Karl Brutzer baute das Haus selbst
Die wohlhabenden Karl und Elisabeth Brutzer aus Weingarten bauten um 1900 das Freizeitgelände mit Holzhaus auf und modellierten die Außenanlagen am Hang mit Bühne, Terrasse und Grotte zu einem Verweilort der Kunst. Oben eine schöne Rosenanlage, unten ein Obstgarten und auch ein Weinberg am Effenstiel gehörten zum Ensemble. Karl Brutzer war Schreiner mit Schreinerei hinter dem Walk’schen Haus in Weingarten, Theaterschreiner und Sänger am Staatstheater, später war er dann als Kaufmann tätig. Er baute das Holzhaus eigenhändig mit Keller und Schlafräumen. Wegen der Brandgefahr liegt die Küche außerhalb, deshalb gab es ursprünglich auch keine Heizung. Verkleidet war die "Villa", entsprechend der damaligen Zeit, mit massiver Eichenrinde, die noch heute an den Seitenwänden sichtbar ist.
Stelldichein der Künstler
Der älteste Sohn der Familie, Karl Brutzer (1894 bis 1964), studierte an der Kunstgewerbeschule und an der Akademie Karlsruhe Malerei und war ab 1927 als freischaffender Maler tätig. Er nutzte die Villa als Künstlertreffpunkt und Ort der Inspiration. Etliche seiner bekannten Malerkollegen waren ebenfalls dort zu Gast, unter anderem August Kutterer und Wilhelm Martin. Die Schwester Friedel heiratete den Künstler, Schriftsteller und Lehrer Hans Heid, der Bruder Friedrich war Cellist, gefallen 1918. Auch sie luden ihre Bekannten in die Villa ein.

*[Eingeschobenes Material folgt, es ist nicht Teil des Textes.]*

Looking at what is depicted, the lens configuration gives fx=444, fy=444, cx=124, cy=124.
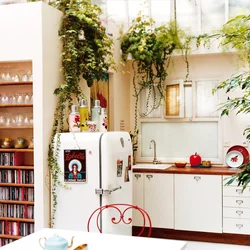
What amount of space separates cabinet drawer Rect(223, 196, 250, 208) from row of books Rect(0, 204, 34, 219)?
2490 mm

Verlust des Werks in der Zeit des Nationalsozialismus
Die Machtübernahme der Nazis brachte Karl Brutzer – wie den meisten Künstlern - ein Berufsverbot sowie Ausgrenzung, Verlust der wirtschaftlichen Existenz, künstlerische Isolation und eine
Unterbrechung der künstlerischen Entwicklung ein. Er schlüpfte zeitweise bei Verwandten unter, arbeitete in Stuttgart im Kunstgewerbe und heiratete. Durch die Wirren des Krieges verlor er allerdings dort einen Großteil seines Werkes. Später wurde er Soldat, geriet in Kriegsgefangenschaft und kehrte von dort todkrank zurück. In der Folge konkurrierte er ohne Erfolg mit etwa einem Dutzend Karlsruher Malerkollegen um eine Stelle an der neuen Kunstakademie.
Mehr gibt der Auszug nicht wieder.